▶ _TASK REQUIREMENTS_:
1 – Quote the passage of the biography between "Aoiffe has 22" and "and Sri Lanka.", inclusive, copying it word for word.
2 – According to the biography, in which country did Aoiffe carry out policy research in response to drought?
START PROVIDED TEXT
Aoiffe has 22 years’ experience of working at the humanitarian research-policy-practice interface. As an academic she has worked with remote agrarian communities who are vulnerable to environmental disasters to explore how political identity, environmental conflict, and unequal livelihoods shape local knowledge of humanitarian response. Aoiffe has conducted action research in Nicaragua and Cuba working with local communities in response to major hurricanes, and policy research in response to drought in Eswatini, contributing to the development of the first national climate compatible development policy. She has worked with refugees and policy makers on community/ refugee humanitarian resource conflicts in Uganda and South Sudan, and on post conflict identity-based land rights in Rwanda. Other research contexts include India; Pakistan; Honduras; Cote d’Ivoire; South Africa; and Sri Lanka.
END PROVIDED TEXT
START SOURCE DATA
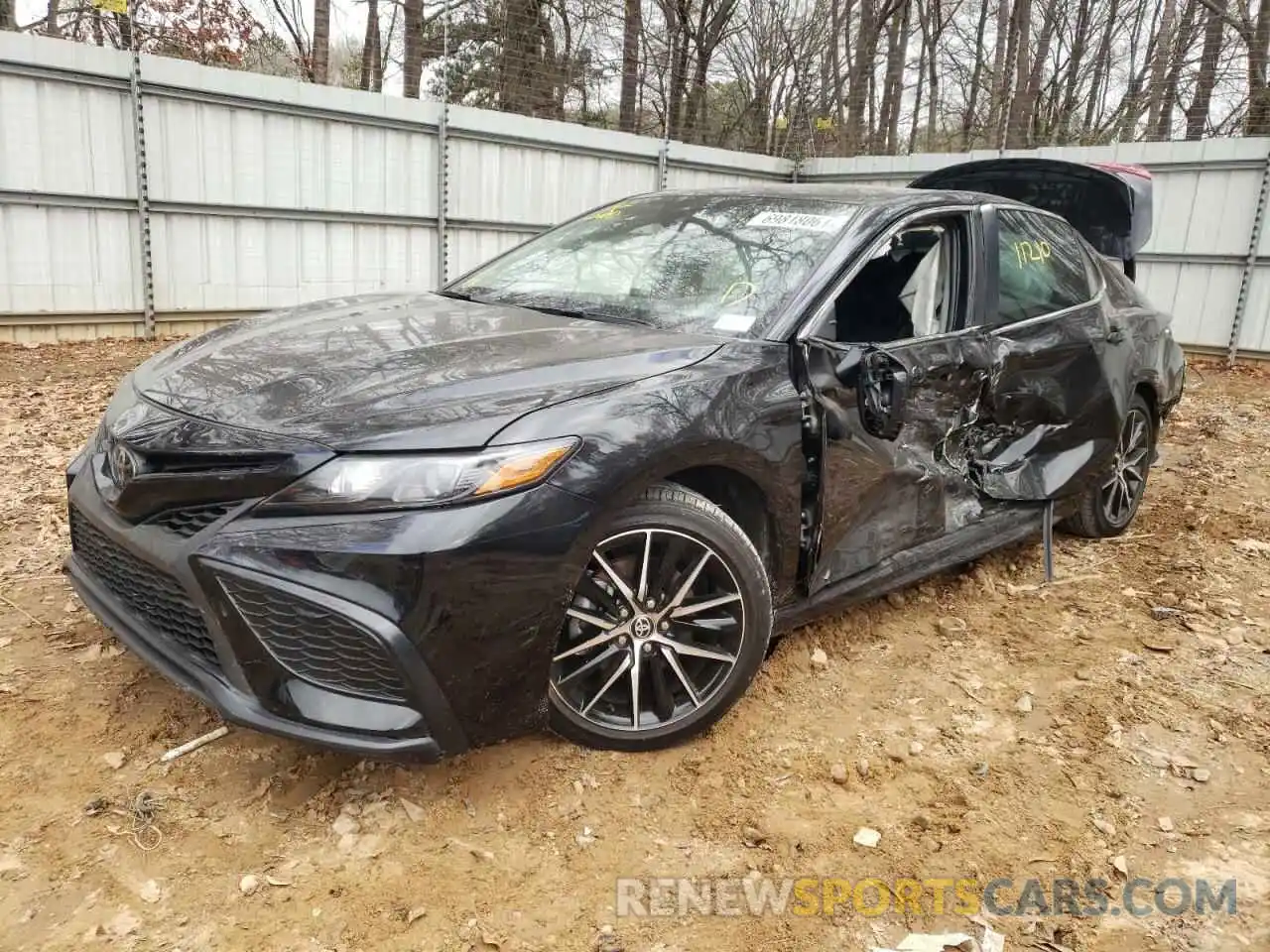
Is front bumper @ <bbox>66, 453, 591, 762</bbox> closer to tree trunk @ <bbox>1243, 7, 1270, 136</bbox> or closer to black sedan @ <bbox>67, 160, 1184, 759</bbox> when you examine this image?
black sedan @ <bbox>67, 160, 1184, 759</bbox>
END SOURCE DATA
▶ _RESULTS IN ORDER_:
1 –
Aoiffe has 22 years’ experience of working at the humanitarian research-policy-practice interface. As an academic she has worked with remote agrarian communities who are vulnerable to environmental disasters to explore how political identity, environmental conflict, and unequal livelihoods shape local knowledge of humanitarian response. Aoiffe has conducted action research in Nicaragua and Cuba working with local communities in response to major hurricanes, and policy research in response to drought in Eswatini, contributing to the development of the first national climate compatible development policy. She has worked with refugees and policy makers on community/ refugee humanitarian resource conflicts in Uganda and South Sudan, and on post conflict identity-based land rights in Rwanda. Other research contexts include India; Pakistan; Honduras; Cote d’Ivoire; South Africa; and Sri Lanka.

2 – Eswatini